После еды Нюта почувствовала, что у нее буквально слипаются веки: слишком уж насыщенным оказался этот день.
— Простите, пожалуйста, — обратилась она к поварихе, которая что-то крошила на доске длинным ножом. — А этот вот мужчина, который меня привел, он скоро вернется? — И, не удержавшись, широко зевнула.
— Притомилась? — всплеснула руками тетка. — Так пойдем, приляжешь пока, ножки вытянешь. Тут близко…
Идти и впрямь оказалось недалеко — в нескольких метрах от палатки стояла металлическая жаровня с углями, вокруг которой были постелены матрасы. Буквально рухнув на один из них, Нюта подложила под голову свой рюкзак и провалилась в глубокий сон.

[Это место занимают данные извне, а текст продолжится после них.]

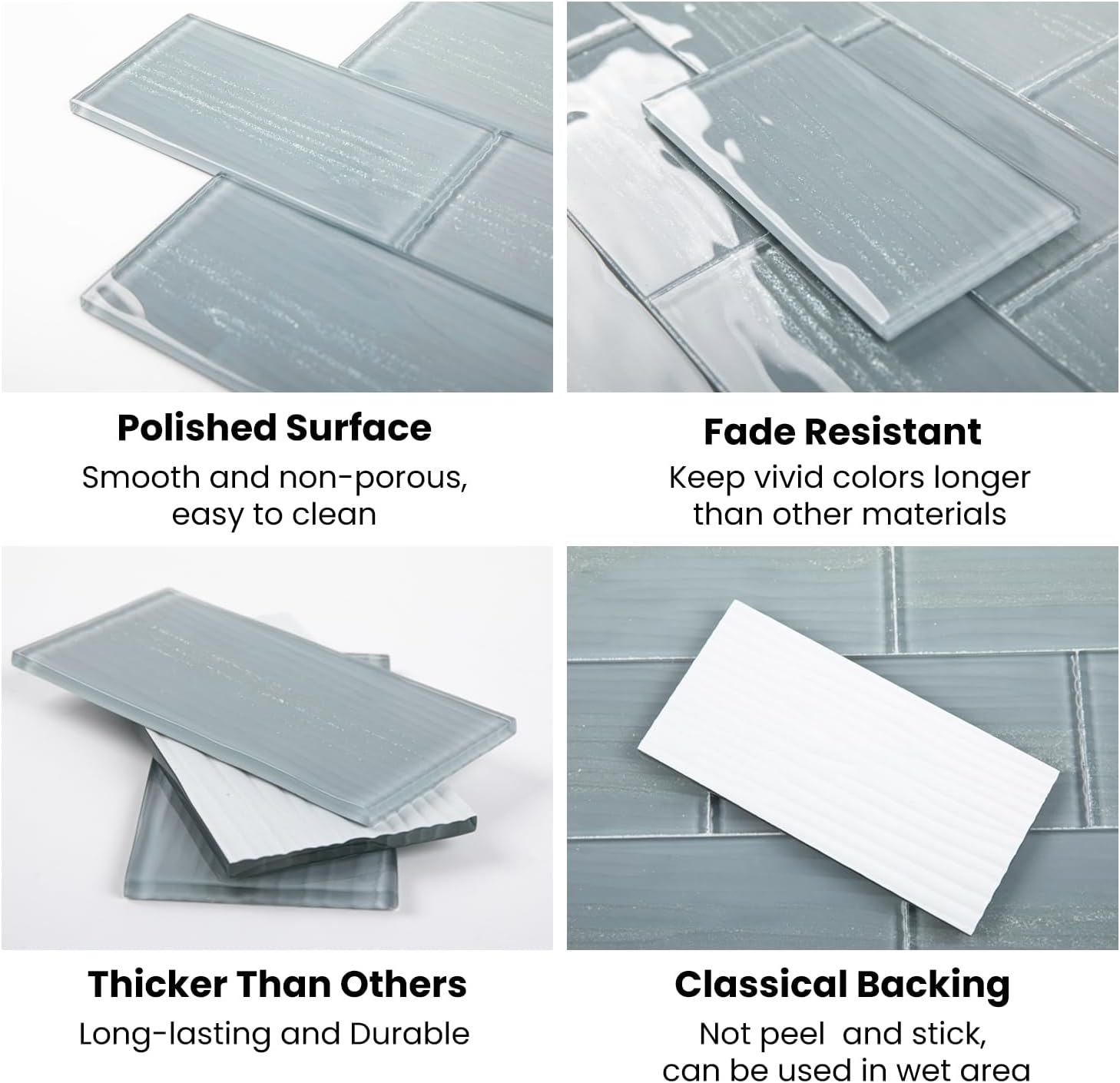 Polished Surface
Smooth and non-porous, easy to clean

Fade Resistant
Keep vivid colors longer than other materials

Thicker Than Others
Long-lasting and Durable

Classical Backing
Not peel  and stick, can be used in wet area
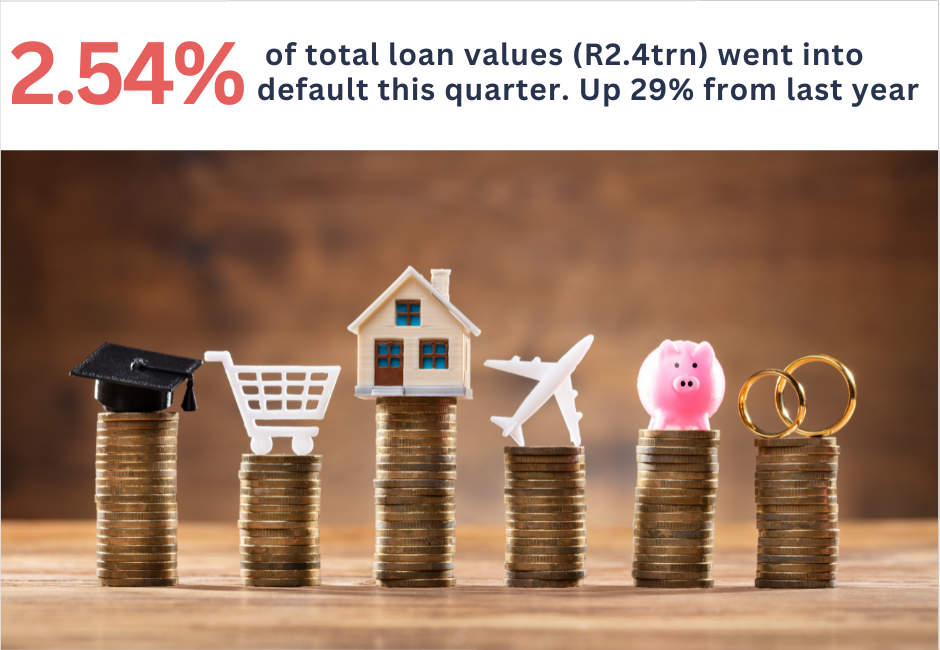 2.54% of total loan values (R2.4trn) went into default this quarter. Up 29% from last year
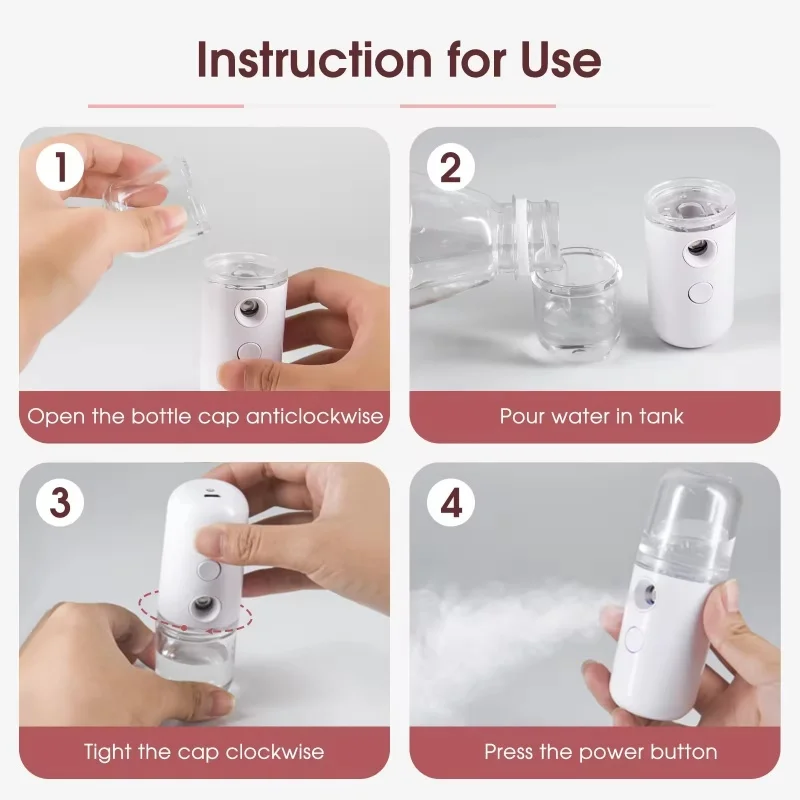 Instruction for Use

1

Open the bottle cap anticlockwise

2

Pour water in tank

3

Tight the cap clockwise

4

Press the power button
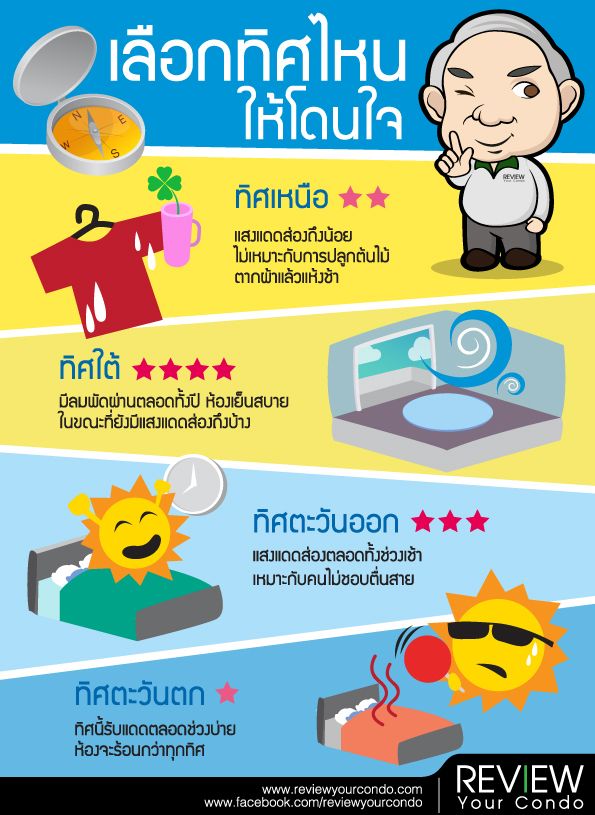 เลือกทิศไหน
ให้โดนใจ

N
E
S
W

REVIEW
Your Condo

ทิศเหนือ ★★
แสงแดดส่องถึงน้อย
ไม่เหมาะกับการปลูกต้นไม้
ตากผ้าแล้วแห้งช้า

ทิศใต้ ★★★★
มีลมพัดผ่านตลอดทั้งปี ห้องเย็นสบาย
ในขณะที่ยังมีแสงแดดส่องถึงบ้าง

ทิศตะวันออก ★★★
แสงแดดส่องตลอดทั้งช่วงเช้า
เหมาะกับคนไม่ชอบตื่นสาย

ทิศตะวันตก ★
ทิศนี้รับแดดตลอดช่วงบ่าย
ห้องจะร้อนกว่าทุกทิศ

www.reviewyourcondo.com
www.facebook.com/reviewyourcondo
REVIEW
Your Condo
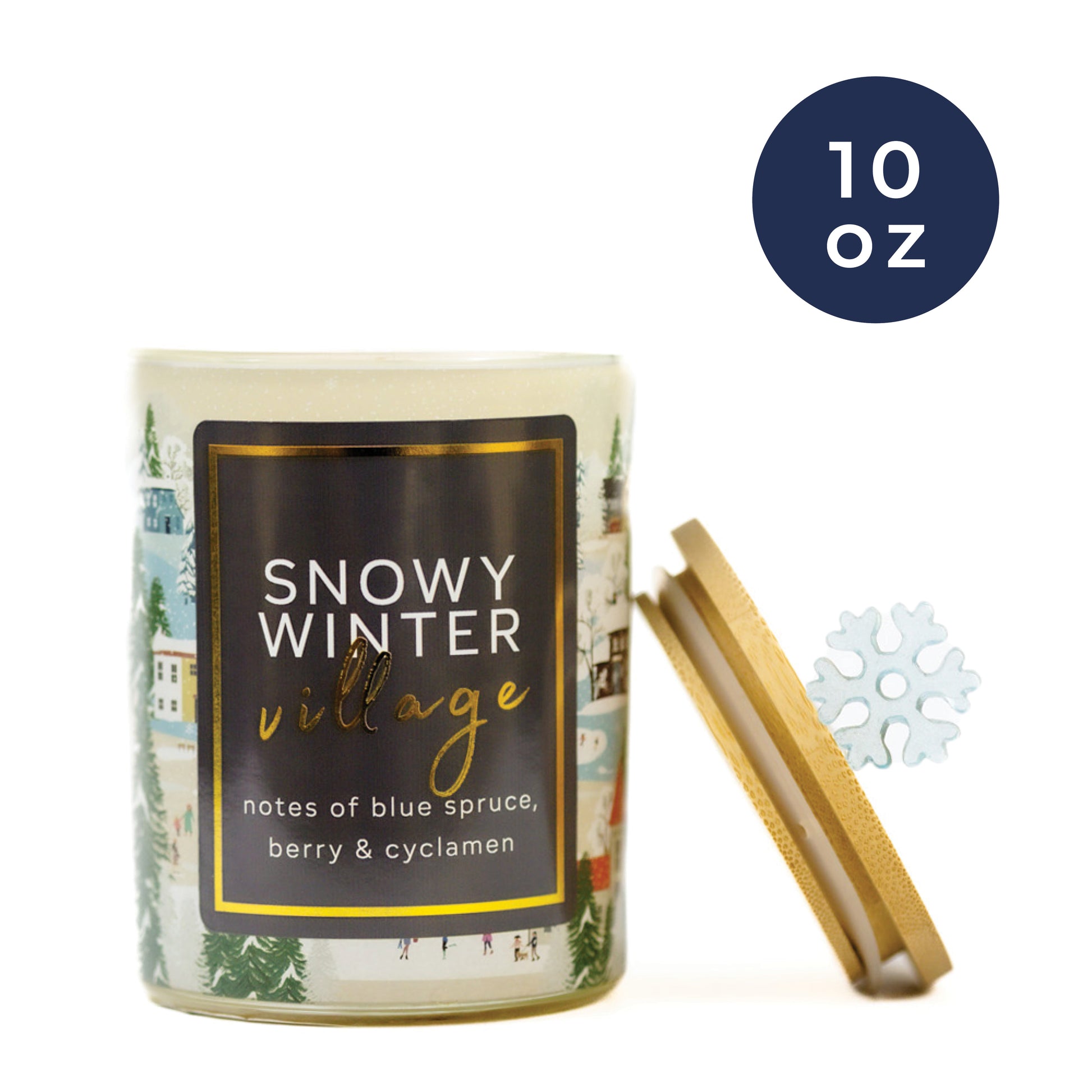 10 oz

SNOWY WINTER village

notes of blue spruce, berry & cyclamen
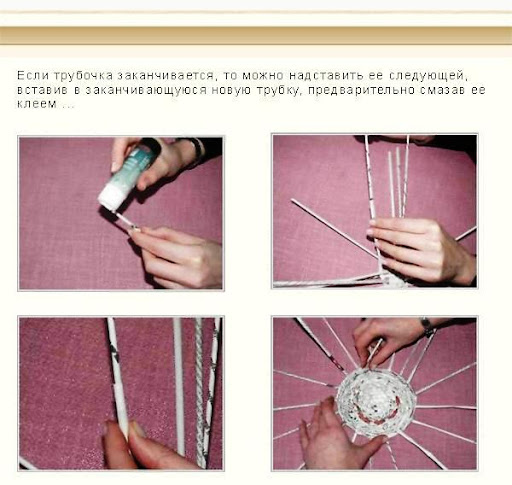 Если трубочка заканчивается, то можно надставить ее следующей, вставив в заканчивающуюся новую трубку, предварительно смазав ее клеем ...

* * *Когда Нюта проснулась, то обнаружила, что кто-то заботливо укрыл ее ветхим, но теплым одеялом. Уже наступил вечер, половину ламп на станции потушили, зато повсюду зажглись костры. Вокруг жаровни рядом с девушкой сидели несколько женщин, несмотря на плохое освещение, вязавших толстыми крючками из разноцветных нитей что-то ажурное и узорчатое — то ли шарфы, то ли шали. Нюта припомнила — нечто похожее она видела на женщинах Ганзы. Мастерицы тихонько разговаривали между собой. Нюта прислушалась.
— Андрея нет уже пятый день.
— Наверное, уже не дождемся его.
— Мой Ванька хотел идти его искать, так комендант не разрешил.
— А у Коры спрашивали?
— Да что она скажет? Она ведь в половине случаев ошибается. Сказала, что не видит его среди мертвых. И среди живых тоже.
«Интересно, — мелькнула у Нюты мысль, — эта Кора — не та ли столетняя ведьма, о которой судачили работницы на Динамо?»
Она приподнялась на локте и робко сказала:
— Добрый вечер.
Женщины покосились на нее и что-то невнятно пробормотали, уткнувшись в работу. Лишь одна, самая молодая, у которой вместо юбки был повязан на бедрах платок, из-под которого торчали еще штаны и грубые ботинки, несмело улыбнулась:
— Добрый…
— Добрый?! — тут же взвизгнула другая, с покрасневшими глазами (Нюта подумала, что она, наверное, недавно плакала). — Это называется, «добрый»?! После того, как у нас наверху дьявол поселился и все мы скоро передохнем?!
На нее со всех сторон зашикали, почему-то оглядываясь на Нюту. Женщина притихла и теперь сидела молча, мрачно глядя на пылающие в жаровне угли. Казалось, она видит в их красноватом отсвете что-то свое, недоступное другим, потому что время от времени многозначительно кивала в ответ каким-то своим мыслям и бормотала под нос что-то неразличимое. Повисла неловкая тягостная пауза.
— Что это у вас такое красивое? — спросила Нюта свою соседку, чтобы не молчать.
— Шарф вяжу, — охотно отозвалась та.
— Себе?
— Какое там! Себе не могу такого позволить, — сокрушенно ответила женщина. Сама она была в выцветшей майке и темно-синих брюках, похожих на форменные, а сверху, видимо для тепла, накинула толстую вязаную серую кофту, когда-то, видимо, красивую, но теперь заношенную чуть ли не до дыр. Выразительное лицо мастерицы с большими темными глазами выглядело весьма миловидным, но видно было, что она давно махнула на себя рукой: кожа на руках потрескалась, явно давно не стриженные ногти чернели широкой «траурной» каймой, а грязные, сальные волосы были стянуты на затылке в неаккуратный пучок, чтобы не мешали.